_Exercise aim_.
Report each line in the material that contains the word "separates". Case counts.

(Rows of spatial question data)
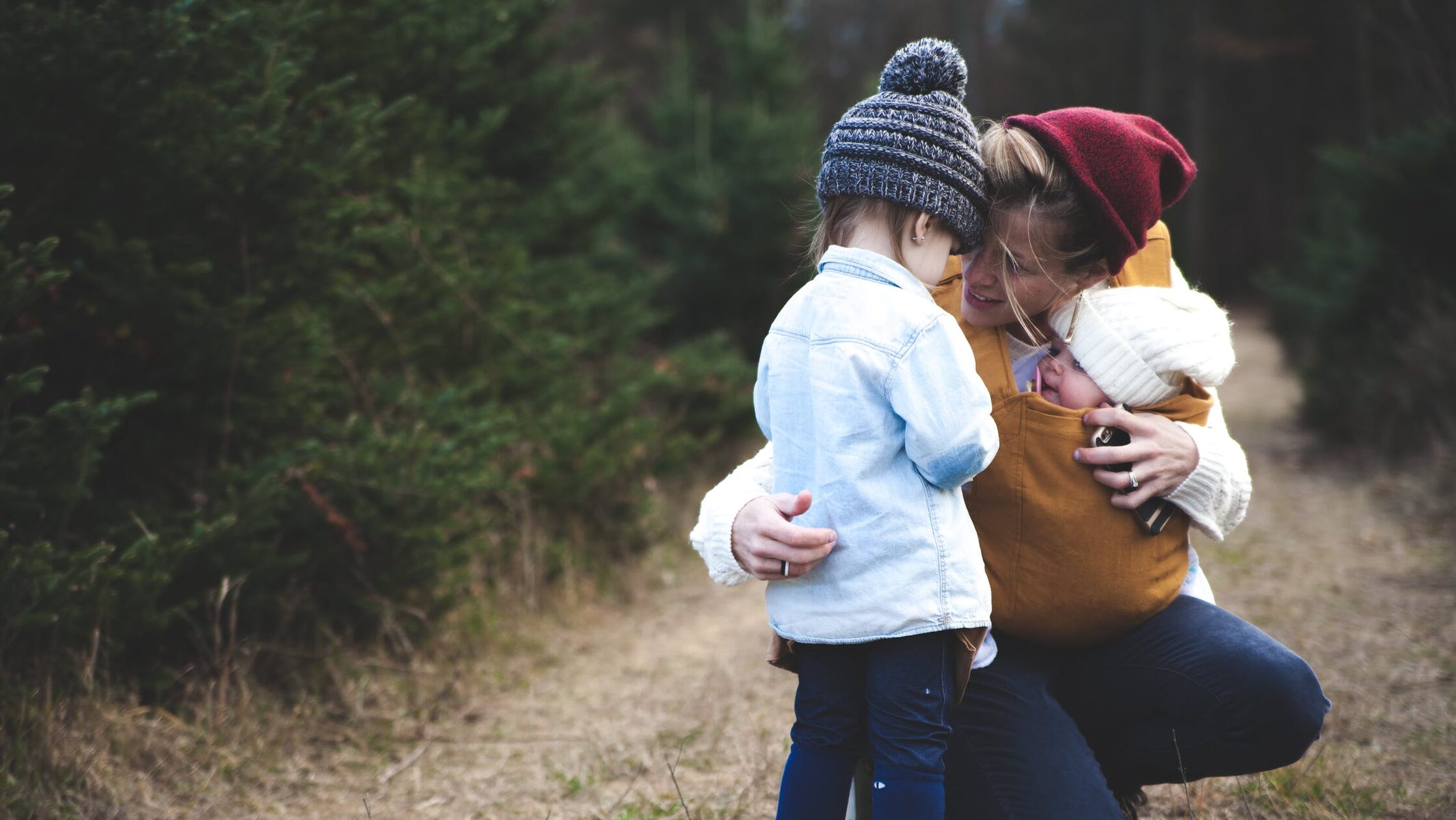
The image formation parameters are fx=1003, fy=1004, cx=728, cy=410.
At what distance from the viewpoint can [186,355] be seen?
2840 mm

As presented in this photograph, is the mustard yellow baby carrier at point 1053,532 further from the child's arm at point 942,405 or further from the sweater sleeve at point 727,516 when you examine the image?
the sweater sleeve at point 727,516

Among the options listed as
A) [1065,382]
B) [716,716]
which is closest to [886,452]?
[1065,382]

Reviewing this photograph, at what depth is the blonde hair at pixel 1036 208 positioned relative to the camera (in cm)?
187

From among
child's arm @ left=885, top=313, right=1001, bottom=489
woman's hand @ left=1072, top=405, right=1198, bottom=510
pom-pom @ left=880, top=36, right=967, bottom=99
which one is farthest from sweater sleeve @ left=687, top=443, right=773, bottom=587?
pom-pom @ left=880, top=36, right=967, bottom=99

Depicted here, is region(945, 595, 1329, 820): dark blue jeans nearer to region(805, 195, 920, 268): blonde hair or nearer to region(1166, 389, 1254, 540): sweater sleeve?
region(1166, 389, 1254, 540): sweater sleeve

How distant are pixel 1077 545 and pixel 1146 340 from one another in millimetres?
413

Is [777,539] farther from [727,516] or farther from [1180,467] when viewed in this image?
[1180,467]

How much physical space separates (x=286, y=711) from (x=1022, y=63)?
25.3 m

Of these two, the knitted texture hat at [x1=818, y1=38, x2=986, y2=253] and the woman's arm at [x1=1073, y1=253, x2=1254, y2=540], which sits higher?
the knitted texture hat at [x1=818, y1=38, x2=986, y2=253]

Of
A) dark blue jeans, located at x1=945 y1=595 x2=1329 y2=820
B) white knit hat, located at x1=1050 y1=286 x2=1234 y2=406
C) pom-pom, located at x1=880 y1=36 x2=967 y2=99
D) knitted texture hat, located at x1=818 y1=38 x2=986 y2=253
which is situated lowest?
dark blue jeans, located at x1=945 y1=595 x2=1329 y2=820

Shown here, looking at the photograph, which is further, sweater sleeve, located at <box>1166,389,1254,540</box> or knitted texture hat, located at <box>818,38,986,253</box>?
sweater sleeve, located at <box>1166,389,1254,540</box>

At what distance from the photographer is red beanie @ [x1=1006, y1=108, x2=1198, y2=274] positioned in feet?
6.03

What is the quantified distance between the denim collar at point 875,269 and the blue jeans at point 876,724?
618 millimetres

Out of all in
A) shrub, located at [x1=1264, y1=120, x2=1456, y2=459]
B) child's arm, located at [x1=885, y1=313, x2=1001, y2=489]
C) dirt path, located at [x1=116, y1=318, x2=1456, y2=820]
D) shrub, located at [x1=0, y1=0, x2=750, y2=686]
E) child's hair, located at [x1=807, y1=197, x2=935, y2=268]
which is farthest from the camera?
shrub, located at [x1=1264, y1=120, x2=1456, y2=459]
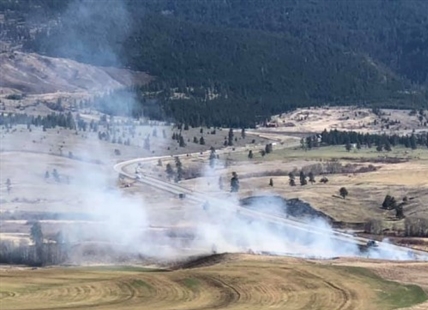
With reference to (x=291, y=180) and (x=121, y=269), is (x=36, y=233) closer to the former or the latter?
(x=121, y=269)

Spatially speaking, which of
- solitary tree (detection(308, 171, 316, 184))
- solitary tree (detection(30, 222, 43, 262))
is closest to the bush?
solitary tree (detection(30, 222, 43, 262))

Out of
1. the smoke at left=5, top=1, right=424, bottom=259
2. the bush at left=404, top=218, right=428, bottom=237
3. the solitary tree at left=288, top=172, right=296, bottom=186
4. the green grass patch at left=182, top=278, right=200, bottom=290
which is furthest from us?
the solitary tree at left=288, top=172, right=296, bottom=186

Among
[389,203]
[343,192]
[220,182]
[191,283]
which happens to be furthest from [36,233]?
[220,182]

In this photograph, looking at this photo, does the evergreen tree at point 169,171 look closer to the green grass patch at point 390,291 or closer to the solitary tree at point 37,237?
the solitary tree at point 37,237

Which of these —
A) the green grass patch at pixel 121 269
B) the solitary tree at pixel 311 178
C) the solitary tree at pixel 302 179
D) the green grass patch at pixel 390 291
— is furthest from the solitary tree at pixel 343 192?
the green grass patch at pixel 390 291

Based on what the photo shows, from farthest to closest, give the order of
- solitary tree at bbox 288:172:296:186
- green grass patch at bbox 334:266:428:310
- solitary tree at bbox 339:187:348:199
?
1. solitary tree at bbox 288:172:296:186
2. solitary tree at bbox 339:187:348:199
3. green grass patch at bbox 334:266:428:310

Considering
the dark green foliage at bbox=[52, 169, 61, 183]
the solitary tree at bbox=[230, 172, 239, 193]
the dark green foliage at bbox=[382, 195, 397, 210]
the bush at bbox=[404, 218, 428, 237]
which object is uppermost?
the dark green foliage at bbox=[52, 169, 61, 183]

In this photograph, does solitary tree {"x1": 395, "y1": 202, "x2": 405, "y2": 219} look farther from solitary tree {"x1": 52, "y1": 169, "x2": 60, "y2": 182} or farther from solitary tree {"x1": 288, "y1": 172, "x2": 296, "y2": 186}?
solitary tree {"x1": 52, "y1": 169, "x2": 60, "y2": 182}
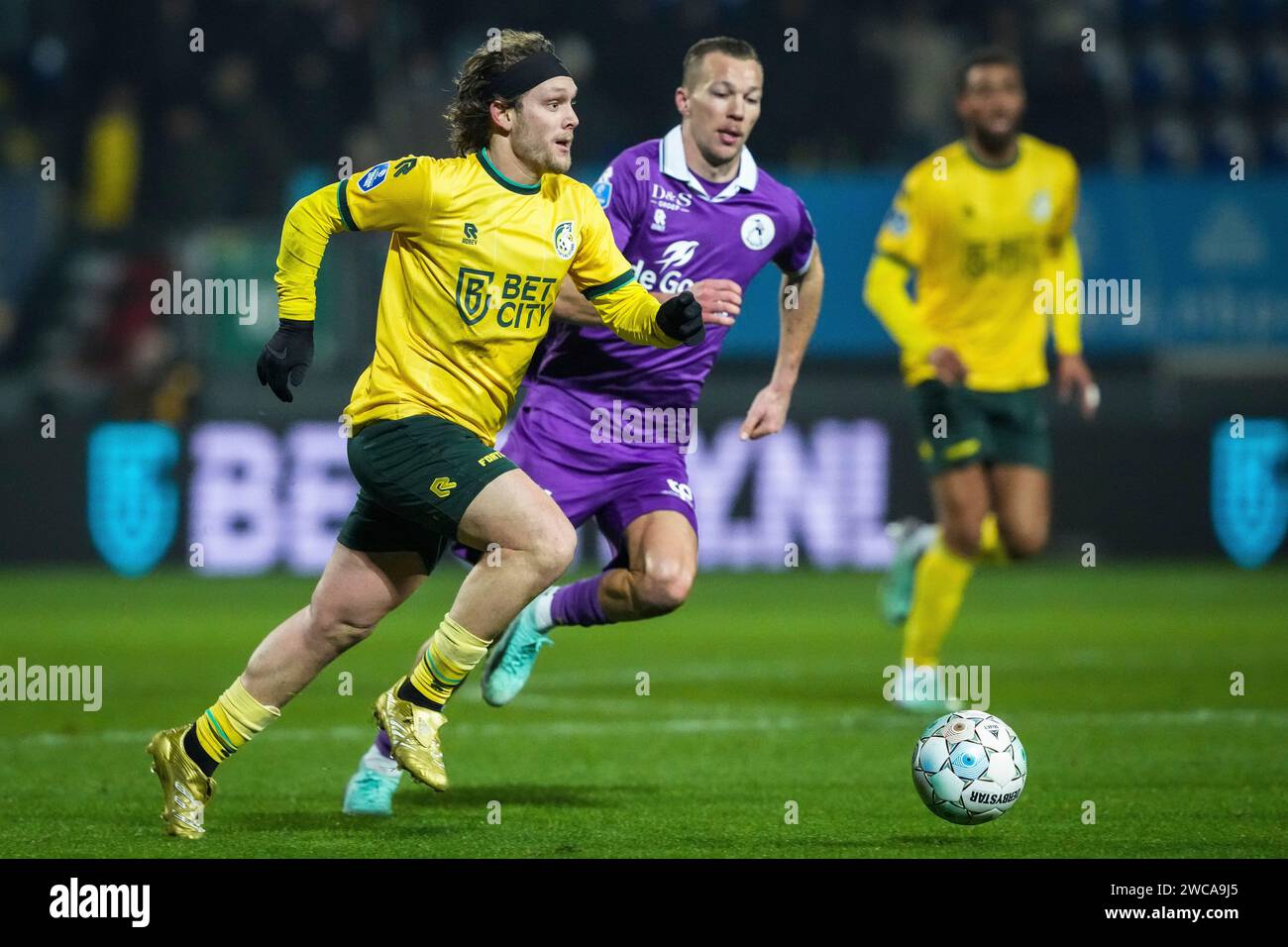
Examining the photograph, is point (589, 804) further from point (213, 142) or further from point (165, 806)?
point (213, 142)

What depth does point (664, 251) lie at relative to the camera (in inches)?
279

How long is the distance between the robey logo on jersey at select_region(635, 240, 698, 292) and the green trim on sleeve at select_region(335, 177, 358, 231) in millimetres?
1544

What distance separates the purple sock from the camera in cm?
698

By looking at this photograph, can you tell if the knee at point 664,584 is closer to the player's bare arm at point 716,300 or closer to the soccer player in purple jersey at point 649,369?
the soccer player in purple jersey at point 649,369

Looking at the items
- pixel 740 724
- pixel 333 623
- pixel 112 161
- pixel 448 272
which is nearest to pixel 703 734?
pixel 740 724

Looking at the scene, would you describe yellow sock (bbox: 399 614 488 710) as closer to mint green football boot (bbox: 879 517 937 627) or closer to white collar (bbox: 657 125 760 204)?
white collar (bbox: 657 125 760 204)

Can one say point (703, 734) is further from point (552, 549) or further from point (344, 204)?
point (344, 204)

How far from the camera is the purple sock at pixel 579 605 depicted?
698 cm

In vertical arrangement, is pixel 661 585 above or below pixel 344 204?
below

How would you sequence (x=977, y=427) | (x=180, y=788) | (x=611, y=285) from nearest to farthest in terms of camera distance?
1. (x=180, y=788)
2. (x=611, y=285)
3. (x=977, y=427)

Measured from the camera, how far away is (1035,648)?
11203mm

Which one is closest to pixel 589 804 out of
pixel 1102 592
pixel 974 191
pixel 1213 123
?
pixel 974 191

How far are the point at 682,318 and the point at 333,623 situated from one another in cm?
136

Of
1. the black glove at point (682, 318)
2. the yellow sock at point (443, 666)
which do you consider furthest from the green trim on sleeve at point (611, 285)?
the yellow sock at point (443, 666)
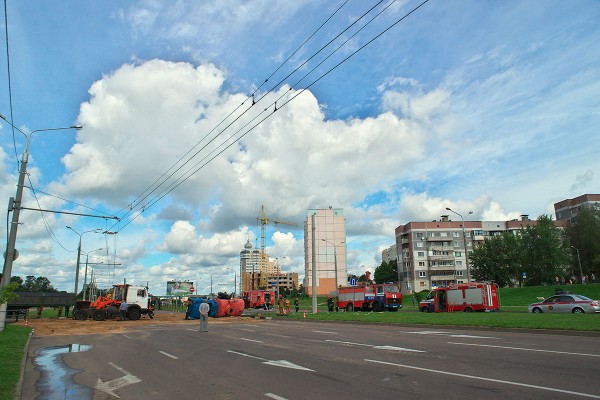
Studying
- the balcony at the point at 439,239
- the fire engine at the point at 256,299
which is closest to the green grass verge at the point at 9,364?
the fire engine at the point at 256,299

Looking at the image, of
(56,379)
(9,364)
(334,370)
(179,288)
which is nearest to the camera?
(334,370)

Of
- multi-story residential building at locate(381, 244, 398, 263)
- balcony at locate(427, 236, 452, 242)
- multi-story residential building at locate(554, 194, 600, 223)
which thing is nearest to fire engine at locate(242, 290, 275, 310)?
balcony at locate(427, 236, 452, 242)

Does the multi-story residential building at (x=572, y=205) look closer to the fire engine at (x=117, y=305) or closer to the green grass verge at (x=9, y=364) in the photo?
the fire engine at (x=117, y=305)

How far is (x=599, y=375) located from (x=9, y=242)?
23051 mm

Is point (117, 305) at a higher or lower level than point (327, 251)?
lower

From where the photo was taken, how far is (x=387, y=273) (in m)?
128

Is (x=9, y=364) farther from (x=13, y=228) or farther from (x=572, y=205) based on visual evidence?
(x=572, y=205)

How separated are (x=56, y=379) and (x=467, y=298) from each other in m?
30.8

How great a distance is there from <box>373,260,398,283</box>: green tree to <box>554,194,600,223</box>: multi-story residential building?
4375cm

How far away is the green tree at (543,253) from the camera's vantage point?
2815 inches

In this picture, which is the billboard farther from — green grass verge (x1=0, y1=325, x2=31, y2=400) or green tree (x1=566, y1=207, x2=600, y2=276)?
green grass verge (x1=0, y1=325, x2=31, y2=400)

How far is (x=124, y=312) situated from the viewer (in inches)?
1437

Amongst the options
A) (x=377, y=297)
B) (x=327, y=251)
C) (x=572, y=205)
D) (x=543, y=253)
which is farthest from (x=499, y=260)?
(x=327, y=251)

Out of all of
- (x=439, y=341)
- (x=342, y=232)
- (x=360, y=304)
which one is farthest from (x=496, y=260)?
(x=439, y=341)
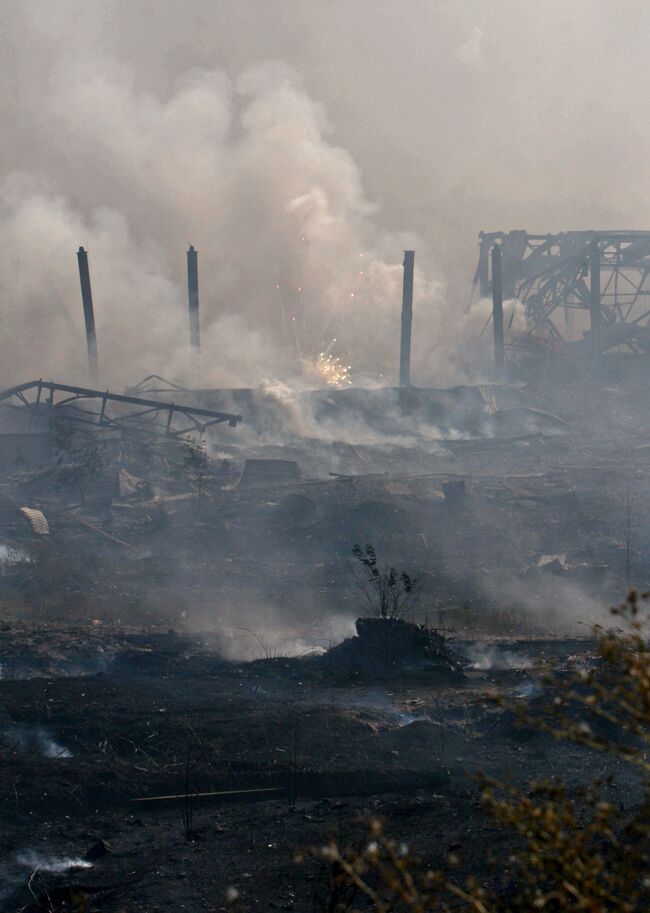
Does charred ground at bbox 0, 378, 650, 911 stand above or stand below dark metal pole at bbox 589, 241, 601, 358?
below

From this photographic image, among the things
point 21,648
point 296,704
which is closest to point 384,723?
point 296,704

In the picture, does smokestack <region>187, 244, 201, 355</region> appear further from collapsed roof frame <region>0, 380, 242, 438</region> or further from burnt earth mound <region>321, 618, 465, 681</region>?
burnt earth mound <region>321, 618, 465, 681</region>

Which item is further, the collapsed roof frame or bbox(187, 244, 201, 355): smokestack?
bbox(187, 244, 201, 355): smokestack

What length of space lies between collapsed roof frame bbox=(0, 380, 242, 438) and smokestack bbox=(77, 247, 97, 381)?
200 inches

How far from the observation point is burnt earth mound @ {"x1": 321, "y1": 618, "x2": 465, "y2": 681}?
11.0 metres

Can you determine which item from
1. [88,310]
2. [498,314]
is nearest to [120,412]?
[88,310]

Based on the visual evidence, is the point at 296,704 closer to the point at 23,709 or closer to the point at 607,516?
the point at 23,709

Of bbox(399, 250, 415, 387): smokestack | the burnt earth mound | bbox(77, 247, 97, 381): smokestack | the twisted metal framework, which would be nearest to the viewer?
the burnt earth mound

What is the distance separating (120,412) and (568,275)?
19.7 meters

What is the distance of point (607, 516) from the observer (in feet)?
63.8

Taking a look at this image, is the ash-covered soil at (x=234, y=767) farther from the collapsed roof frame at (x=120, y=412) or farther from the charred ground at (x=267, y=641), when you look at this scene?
the collapsed roof frame at (x=120, y=412)

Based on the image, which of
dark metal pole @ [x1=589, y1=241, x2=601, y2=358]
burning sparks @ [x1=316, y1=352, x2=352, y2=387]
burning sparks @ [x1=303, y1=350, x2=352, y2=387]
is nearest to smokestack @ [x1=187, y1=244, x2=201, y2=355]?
burning sparks @ [x1=303, y1=350, x2=352, y2=387]

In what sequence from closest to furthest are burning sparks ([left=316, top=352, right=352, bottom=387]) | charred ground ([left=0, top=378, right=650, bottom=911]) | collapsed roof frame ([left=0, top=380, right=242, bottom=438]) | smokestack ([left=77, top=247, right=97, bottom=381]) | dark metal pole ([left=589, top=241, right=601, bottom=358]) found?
charred ground ([left=0, top=378, right=650, bottom=911]) < collapsed roof frame ([left=0, top=380, right=242, bottom=438]) < smokestack ([left=77, top=247, right=97, bottom=381]) < dark metal pole ([left=589, top=241, right=601, bottom=358]) < burning sparks ([left=316, top=352, right=352, bottom=387])

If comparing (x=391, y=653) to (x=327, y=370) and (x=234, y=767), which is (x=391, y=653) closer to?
(x=234, y=767)
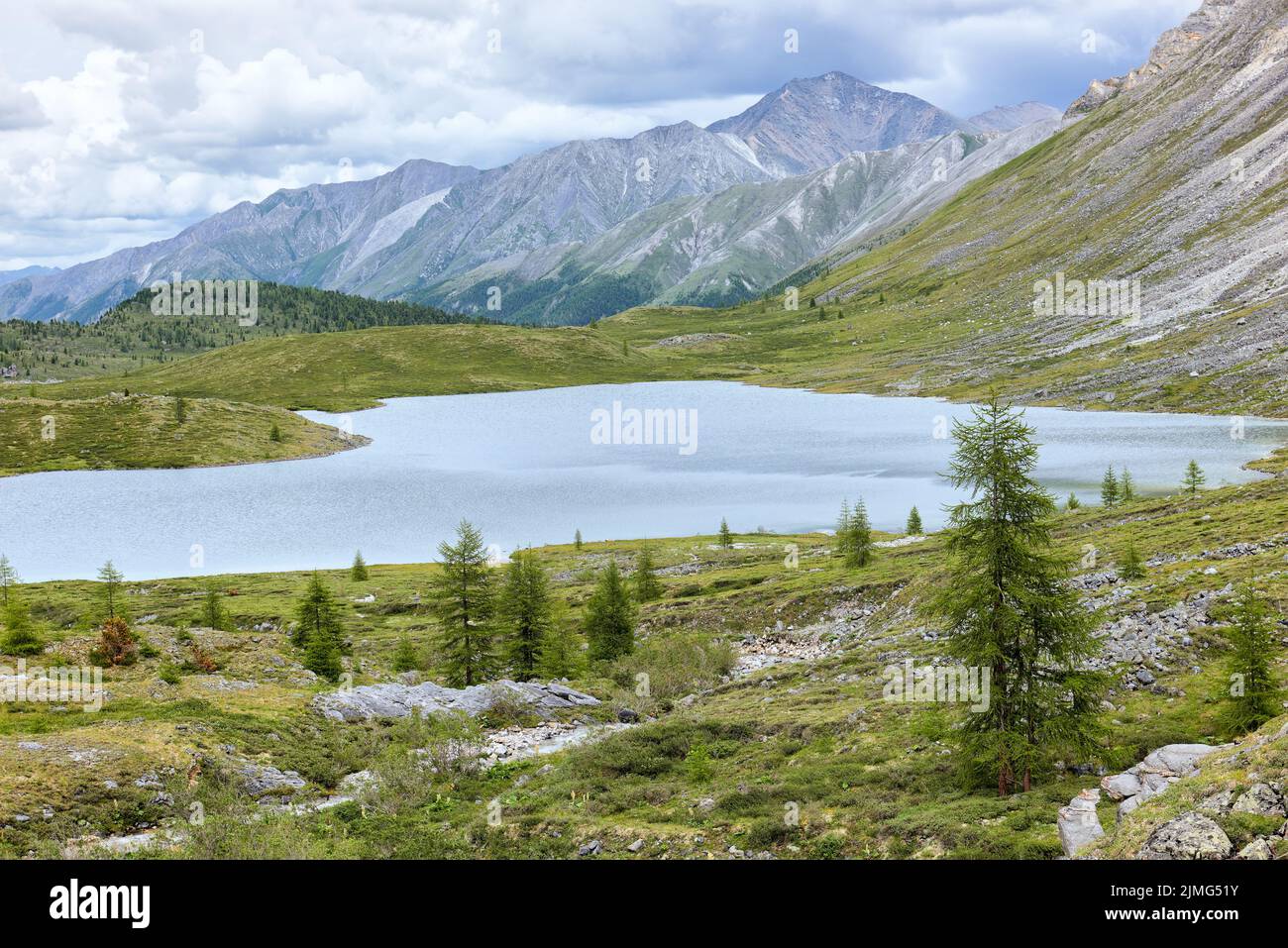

_Answer to this problem_.
How much physical space separates (x=286, y=711) from (x=1022, y=63)?
What distance separates the purple sock from the camera in cm?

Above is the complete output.